Stated task:
Rewrite all of the data below with "lens" replaced by "camera" and nothing else changed, leaving the pictures out of your answer.

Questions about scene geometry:

START

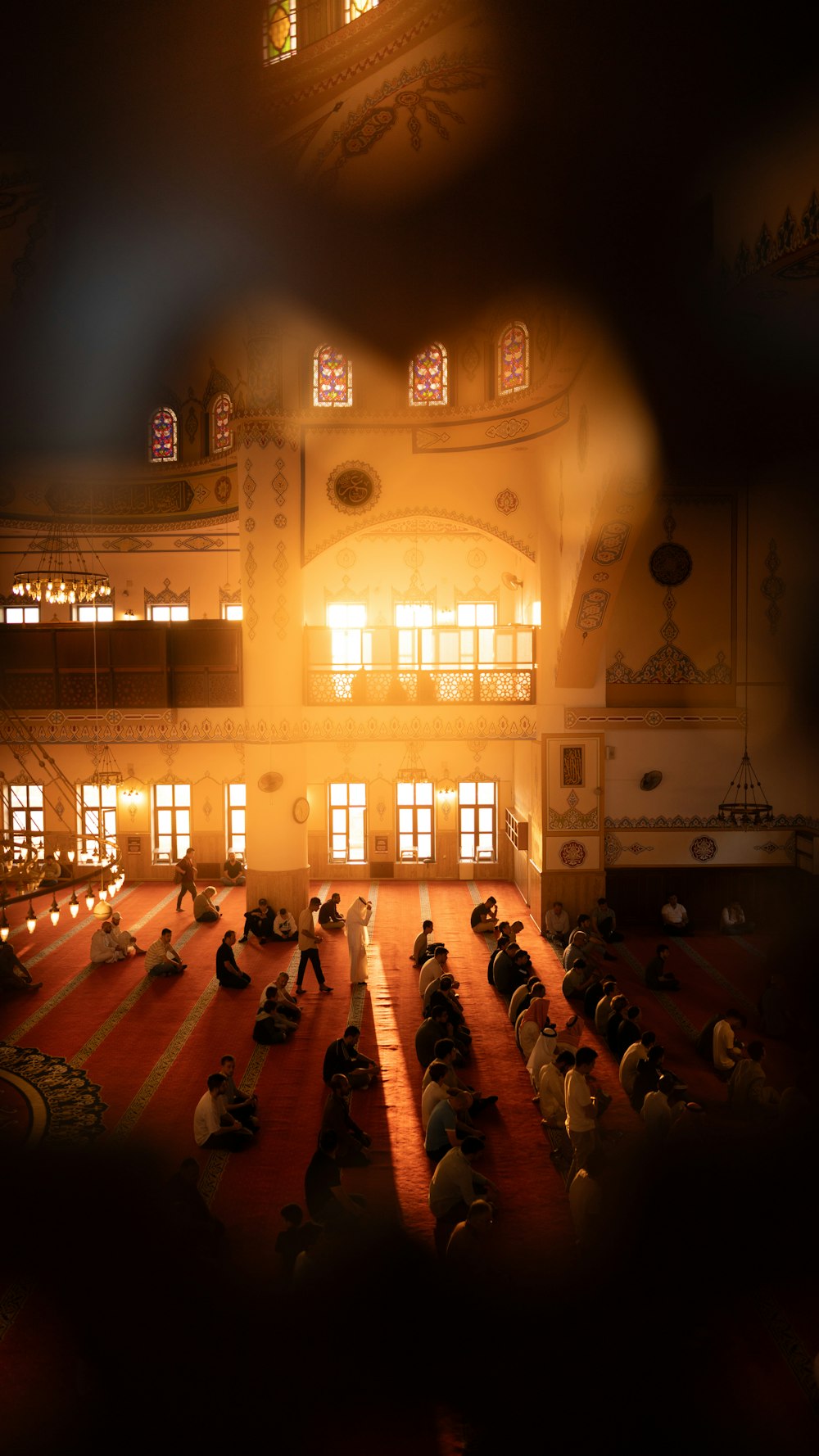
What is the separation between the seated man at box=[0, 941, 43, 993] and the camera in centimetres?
1180

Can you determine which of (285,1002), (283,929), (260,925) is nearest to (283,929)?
(283,929)

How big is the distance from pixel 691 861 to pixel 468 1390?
10457 mm

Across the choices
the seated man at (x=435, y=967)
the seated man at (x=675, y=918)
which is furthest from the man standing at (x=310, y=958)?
the seated man at (x=675, y=918)

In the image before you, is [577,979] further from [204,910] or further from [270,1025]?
[204,910]

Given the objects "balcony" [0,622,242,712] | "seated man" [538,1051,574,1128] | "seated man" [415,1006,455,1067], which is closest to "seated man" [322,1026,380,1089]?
"seated man" [415,1006,455,1067]

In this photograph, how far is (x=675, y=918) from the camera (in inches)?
561

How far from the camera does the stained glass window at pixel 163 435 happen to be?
17938mm

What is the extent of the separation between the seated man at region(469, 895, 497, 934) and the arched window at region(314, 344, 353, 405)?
290 inches

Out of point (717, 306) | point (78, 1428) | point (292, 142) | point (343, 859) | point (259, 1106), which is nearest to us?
point (78, 1428)

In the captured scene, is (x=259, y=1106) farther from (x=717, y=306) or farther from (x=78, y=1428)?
(x=717, y=306)

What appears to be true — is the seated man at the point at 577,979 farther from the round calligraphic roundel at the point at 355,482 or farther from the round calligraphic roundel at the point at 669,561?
the round calligraphic roundel at the point at 355,482

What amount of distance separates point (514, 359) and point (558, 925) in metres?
7.84

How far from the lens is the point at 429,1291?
601 centimetres

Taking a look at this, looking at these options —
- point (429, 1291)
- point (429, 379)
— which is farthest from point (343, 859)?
point (429, 1291)
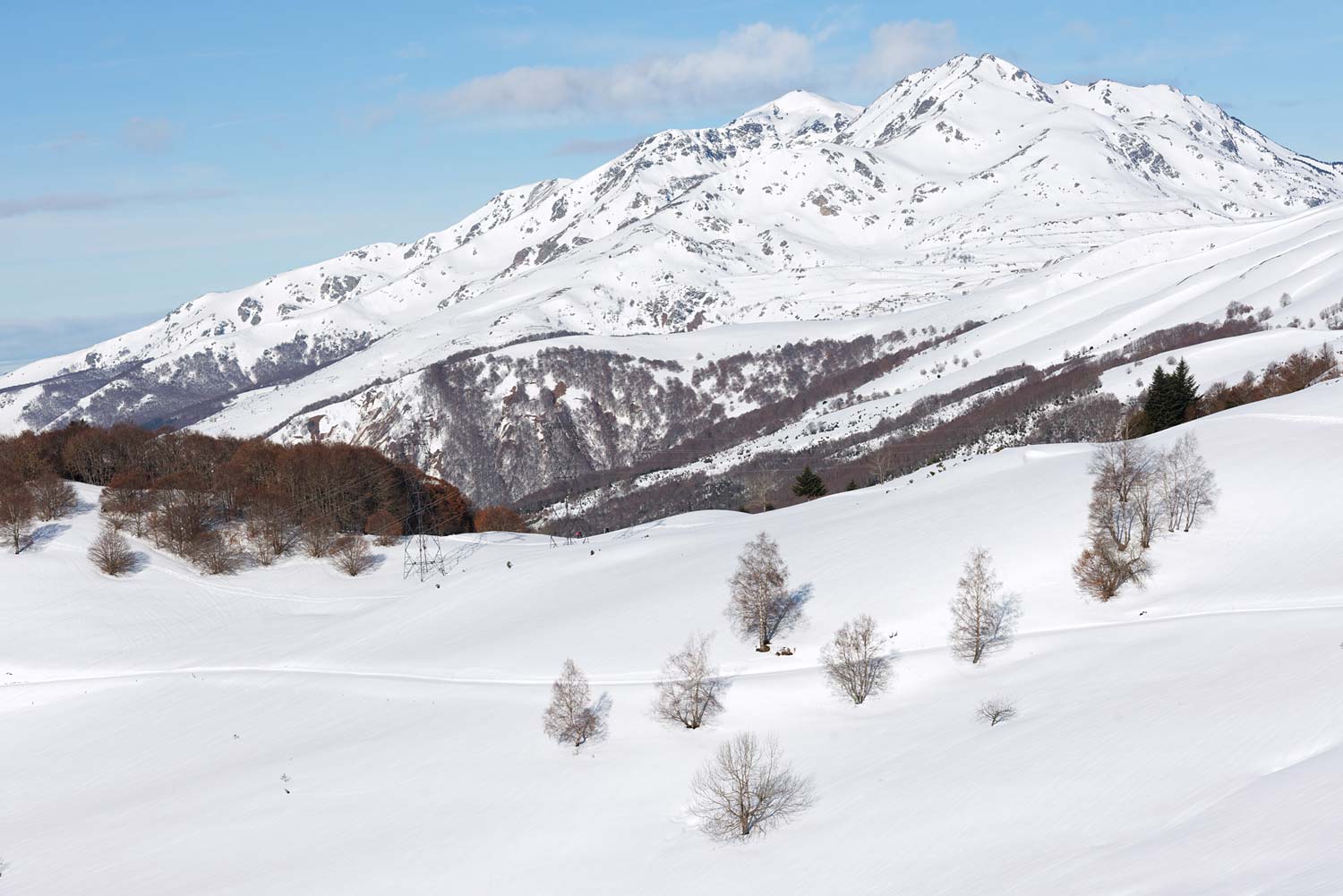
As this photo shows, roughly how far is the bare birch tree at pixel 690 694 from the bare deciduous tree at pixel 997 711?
13.4 meters

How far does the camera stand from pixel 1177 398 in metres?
93.9

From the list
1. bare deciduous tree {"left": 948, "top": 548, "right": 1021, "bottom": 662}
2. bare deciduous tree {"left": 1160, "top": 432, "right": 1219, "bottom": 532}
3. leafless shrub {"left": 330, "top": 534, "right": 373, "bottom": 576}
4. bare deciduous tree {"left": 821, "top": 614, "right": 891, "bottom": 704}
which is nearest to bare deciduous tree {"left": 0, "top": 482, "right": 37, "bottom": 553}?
leafless shrub {"left": 330, "top": 534, "right": 373, "bottom": 576}

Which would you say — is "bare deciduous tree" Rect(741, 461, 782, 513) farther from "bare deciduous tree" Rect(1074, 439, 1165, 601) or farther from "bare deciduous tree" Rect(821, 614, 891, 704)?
"bare deciduous tree" Rect(821, 614, 891, 704)

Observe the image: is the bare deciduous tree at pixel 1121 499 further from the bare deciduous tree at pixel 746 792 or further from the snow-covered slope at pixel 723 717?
the bare deciduous tree at pixel 746 792

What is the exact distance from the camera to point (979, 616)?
54906 millimetres

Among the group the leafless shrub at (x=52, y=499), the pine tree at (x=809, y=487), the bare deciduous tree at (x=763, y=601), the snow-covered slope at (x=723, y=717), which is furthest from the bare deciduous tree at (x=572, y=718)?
the leafless shrub at (x=52, y=499)

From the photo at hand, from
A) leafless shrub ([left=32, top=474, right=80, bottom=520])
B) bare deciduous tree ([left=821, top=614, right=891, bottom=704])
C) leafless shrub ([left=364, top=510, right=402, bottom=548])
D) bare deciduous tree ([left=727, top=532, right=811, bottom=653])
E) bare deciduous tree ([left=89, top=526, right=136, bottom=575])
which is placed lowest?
bare deciduous tree ([left=821, top=614, right=891, bottom=704])

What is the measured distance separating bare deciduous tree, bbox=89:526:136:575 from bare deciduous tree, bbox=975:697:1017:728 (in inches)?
2877

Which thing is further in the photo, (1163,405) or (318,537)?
(1163,405)

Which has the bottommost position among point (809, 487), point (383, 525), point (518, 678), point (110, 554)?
point (518, 678)

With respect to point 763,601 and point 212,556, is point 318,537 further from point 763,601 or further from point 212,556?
point 763,601

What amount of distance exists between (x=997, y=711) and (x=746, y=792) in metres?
13.1

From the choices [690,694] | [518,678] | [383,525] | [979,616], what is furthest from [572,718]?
[383,525]

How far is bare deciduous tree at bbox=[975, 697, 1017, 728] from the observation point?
153 feet
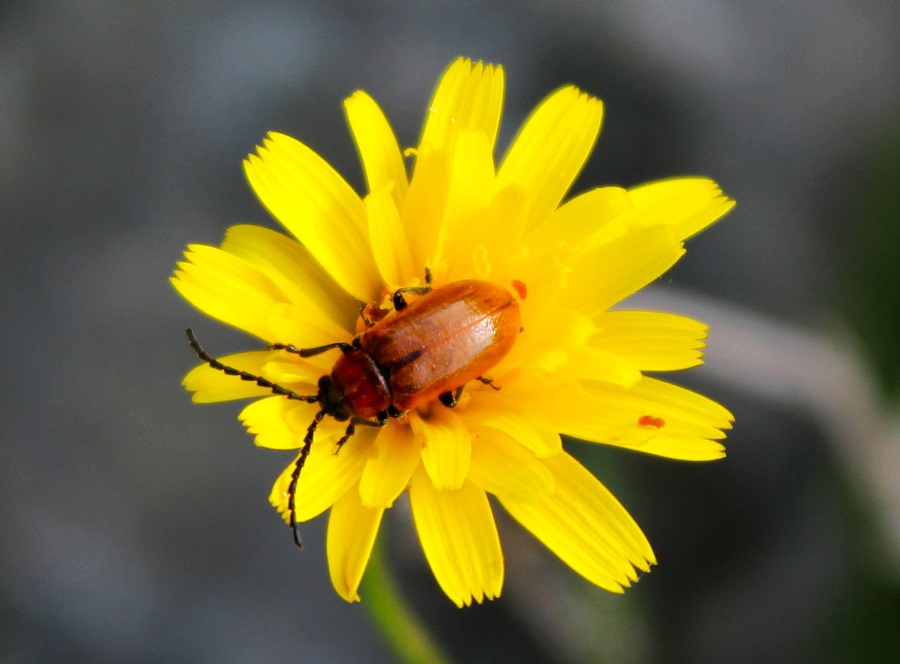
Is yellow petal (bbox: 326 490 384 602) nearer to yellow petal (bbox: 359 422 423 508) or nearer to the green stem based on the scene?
yellow petal (bbox: 359 422 423 508)

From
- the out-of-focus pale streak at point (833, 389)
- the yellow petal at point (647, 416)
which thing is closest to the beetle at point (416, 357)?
the yellow petal at point (647, 416)

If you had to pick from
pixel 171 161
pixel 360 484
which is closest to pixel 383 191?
pixel 360 484

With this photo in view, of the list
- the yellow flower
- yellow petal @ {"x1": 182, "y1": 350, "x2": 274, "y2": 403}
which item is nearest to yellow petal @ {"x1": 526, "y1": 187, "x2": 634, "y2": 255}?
the yellow flower

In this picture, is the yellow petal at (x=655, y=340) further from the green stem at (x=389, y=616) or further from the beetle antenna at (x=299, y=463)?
the green stem at (x=389, y=616)

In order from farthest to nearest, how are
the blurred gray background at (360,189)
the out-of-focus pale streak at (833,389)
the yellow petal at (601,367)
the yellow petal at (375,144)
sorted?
the blurred gray background at (360,189) → the out-of-focus pale streak at (833,389) → the yellow petal at (375,144) → the yellow petal at (601,367)

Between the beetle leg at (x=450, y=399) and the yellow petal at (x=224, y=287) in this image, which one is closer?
the yellow petal at (x=224, y=287)

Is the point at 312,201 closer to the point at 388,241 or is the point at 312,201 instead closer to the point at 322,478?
the point at 388,241

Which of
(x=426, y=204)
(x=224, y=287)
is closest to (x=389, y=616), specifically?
(x=224, y=287)
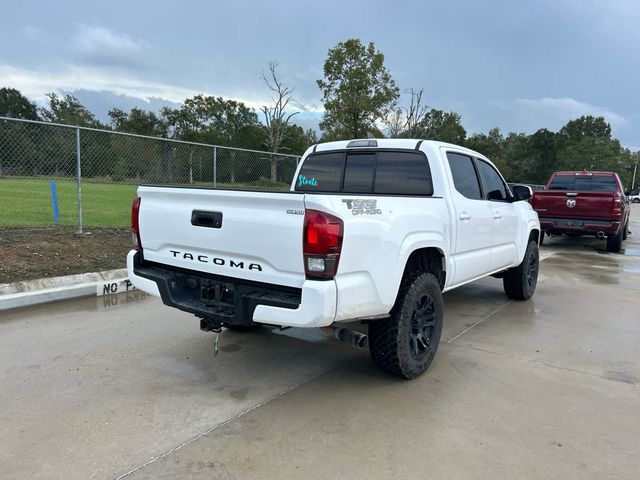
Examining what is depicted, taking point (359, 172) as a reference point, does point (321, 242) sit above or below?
below

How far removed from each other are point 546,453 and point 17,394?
3585 mm

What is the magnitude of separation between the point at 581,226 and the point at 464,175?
800 cm

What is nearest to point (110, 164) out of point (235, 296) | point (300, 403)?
point (235, 296)

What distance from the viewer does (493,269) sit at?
5422 millimetres

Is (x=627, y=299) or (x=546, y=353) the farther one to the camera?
(x=627, y=299)

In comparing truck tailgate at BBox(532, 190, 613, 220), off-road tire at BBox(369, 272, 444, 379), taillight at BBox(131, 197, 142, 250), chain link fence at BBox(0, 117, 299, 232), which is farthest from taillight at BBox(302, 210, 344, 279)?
truck tailgate at BBox(532, 190, 613, 220)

END

The completed task:
What is the separation between the seated man at box=[0, 941, 43, 993] and the camera in centimetres?
1180

Can you determine which of (285,1002), (283,929), (260,925) is nearest to (283,929)?
(283,929)

How big is the distance from pixel 691 861 to pixel 468 1390?
10457 mm

Across the choices
the seated man at (x=435, y=967)
the seated man at (x=675, y=918)
which is furthest from the man standing at (x=310, y=958)?
the seated man at (x=675, y=918)

In the image before you, is [577,979] further from [204,910] or further from [270,1025]?
[204,910]

Given the objects "balcony" [0,622,242,712] | "seated man" [538,1051,574,1128] | "seated man" [415,1006,455,1067], which is closest to "seated man" [322,1026,380,1089]?
"seated man" [415,1006,455,1067]

In this photograph, how far is (x=675, y=918) from the camera (in inches)?
561

How far from the camera does the stained glass window at pixel 163 435 happen to be?
17938mm

What is the extent of the separation between the seated man at region(469, 895, 497, 934) and the arched window at region(314, 344, 353, 405)?
290 inches

Out of point (717, 306) | point (78, 1428) | point (292, 142) | point (343, 859) | point (259, 1106), which is nearest to us?
point (78, 1428)

In the captured scene, is (x=259, y=1106) farther from (x=717, y=306) or farther from (x=78, y=1428)?
(x=717, y=306)

What appears to be true — is the seated man at the point at 577,979 farther from the round calligraphic roundel at the point at 355,482 or farther from the round calligraphic roundel at the point at 669,561?
the round calligraphic roundel at the point at 355,482

What amount of distance separates point (514, 359) and point (558, 925) in metres?
7.84

How far from the camera is the point at 429,1291?
601 centimetres

Taking a look at this, looking at these options —
- point (429, 1291)
- point (429, 379)
— which is farthest from point (343, 859)?
point (429, 1291)
As this photo shows, roughly how far is the bare birch tree at pixel 690 694 from the bare deciduous tree at pixel 997 711?
13.4 meters

How far does the camera stand from pixel 1177 398 in metres?
93.9

From the list
1. bare deciduous tree {"left": 948, "top": 548, "right": 1021, "bottom": 662}
2. bare deciduous tree {"left": 1160, "top": 432, "right": 1219, "bottom": 532}
3. leafless shrub {"left": 330, "top": 534, "right": 373, "bottom": 576}
4. bare deciduous tree {"left": 821, "top": 614, "right": 891, "bottom": 704}
which is nearest to bare deciduous tree {"left": 0, "top": 482, "right": 37, "bottom": 553}?
leafless shrub {"left": 330, "top": 534, "right": 373, "bottom": 576}

Which would you say — is "bare deciduous tree" Rect(741, 461, 782, 513) farther from "bare deciduous tree" Rect(1074, 439, 1165, 601) or farther from "bare deciduous tree" Rect(821, 614, 891, 704)?
"bare deciduous tree" Rect(821, 614, 891, 704)

Observe the image: is the bare deciduous tree at pixel 1121 499 further from the bare deciduous tree at pixel 746 792 or further from the snow-covered slope at pixel 723 717?
the bare deciduous tree at pixel 746 792

What is the exact distance from the camera to point (979, 616)?
54906 millimetres

Among the group the leafless shrub at (x=52, y=499), the pine tree at (x=809, y=487), the bare deciduous tree at (x=763, y=601), the snow-covered slope at (x=723, y=717), which is furthest from the bare deciduous tree at (x=572, y=718)?
the leafless shrub at (x=52, y=499)

From the photo at hand, from
A) leafless shrub ([left=32, top=474, right=80, bottom=520])
B) bare deciduous tree ([left=821, top=614, right=891, bottom=704])
C) leafless shrub ([left=364, top=510, right=402, bottom=548])
D) bare deciduous tree ([left=727, top=532, right=811, bottom=653])
E) bare deciduous tree ([left=89, top=526, right=136, bottom=575])
which is placed lowest?
bare deciduous tree ([left=821, top=614, right=891, bottom=704])

What is the measured distance separating bare deciduous tree, bbox=89:526:136:575 from bare deciduous tree, bbox=975:697:1017:728 (in inches)?
2877

Which thing is further in the photo, (1163,405) or (318,537)?
(1163,405)

Which has the bottommost position among point (809, 487), point (383, 525), point (518, 678), point (110, 554)?
point (518, 678)

With respect to point 763,601 and point 212,556, is point 318,537 further from point 763,601 or further from point 212,556?
point 763,601

What amount of distance exists between (x=997, y=711) and (x=746, y=792) in metres?
13.1

From the choices [690,694] | [518,678] | [383,525] | [979,616], what is furthest from [572,718]?
[383,525]

How far is bare deciduous tree at bbox=[975, 697, 1017, 728] from the observation point?
153 feet
Is yellow petal (bbox: 326 490 384 602) nearer to yellow petal (bbox: 359 422 423 508) or nearer to the green stem based on the scene?
yellow petal (bbox: 359 422 423 508)

From
- the out-of-focus pale streak at point (833, 389)
- the yellow petal at point (647, 416)
which thing is closest to the beetle at point (416, 357)?
the yellow petal at point (647, 416)

If you had to pick from
pixel 171 161
pixel 360 484
which is closest to pixel 383 191?
pixel 360 484

With this photo in view, of the list
- the yellow flower
- yellow petal @ {"x1": 182, "y1": 350, "x2": 274, "y2": 403}
which item is nearest to yellow petal @ {"x1": 526, "y1": 187, "x2": 634, "y2": 255}?
the yellow flower

In this picture, is the yellow petal at (x=655, y=340) further from the green stem at (x=389, y=616) or further from the beetle antenna at (x=299, y=463)?
the green stem at (x=389, y=616)

In order from farthest to nearest, how are
the blurred gray background at (360,189)
the out-of-focus pale streak at (833,389)
the yellow petal at (601,367)
the yellow petal at (375,144)
sorted?
the blurred gray background at (360,189) → the out-of-focus pale streak at (833,389) → the yellow petal at (375,144) → the yellow petal at (601,367)

Between the beetle leg at (x=450, y=399) and the yellow petal at (x=224, y=287) in this image, which one is closer?
the yellow petal at (x=224, y=287)

Is the point at 312,201 closer to the point at 388,241 or is the point at 312,201 instead closer to the point at 322,478?
the point at 388,241

Which of
(x=426, y=204)
(x=224, y=287)
is closest to (x=389, y=616), specifically?
(x=224, y=287)
Examining what is depicted, taking point (359, 172) as a reference point, does point (321, 242) sit above or below?
below

How far removed from each other are point 546,453 and point 17,394?
3585 mm

What is the magnitude of separation between the point at 581,226 and the point at 464,175?
800 cm

What is nearest to point (110, 164) out of point (235, 296) | point (300, 403)?
point (235, 296)

What distance from the viewer does (493,269) sit at?
5422 millimetres

Is (x=627, y=299) or (x=546, y=353) the farther one to the camera?
(x=627, y=299)

In comparing truck tailgate at BBox(532, 190, 613, 220), off-road tire at BBox(369, 272, 444, 379), taillight at BBox(131, 197, 142, 250), chain link fence at BBox(0, 117, 299, 232), which is farthest from taillight at BBox(302, 210, 344, 279)?
truck tailgate at BBox(532, 190, 613, 220)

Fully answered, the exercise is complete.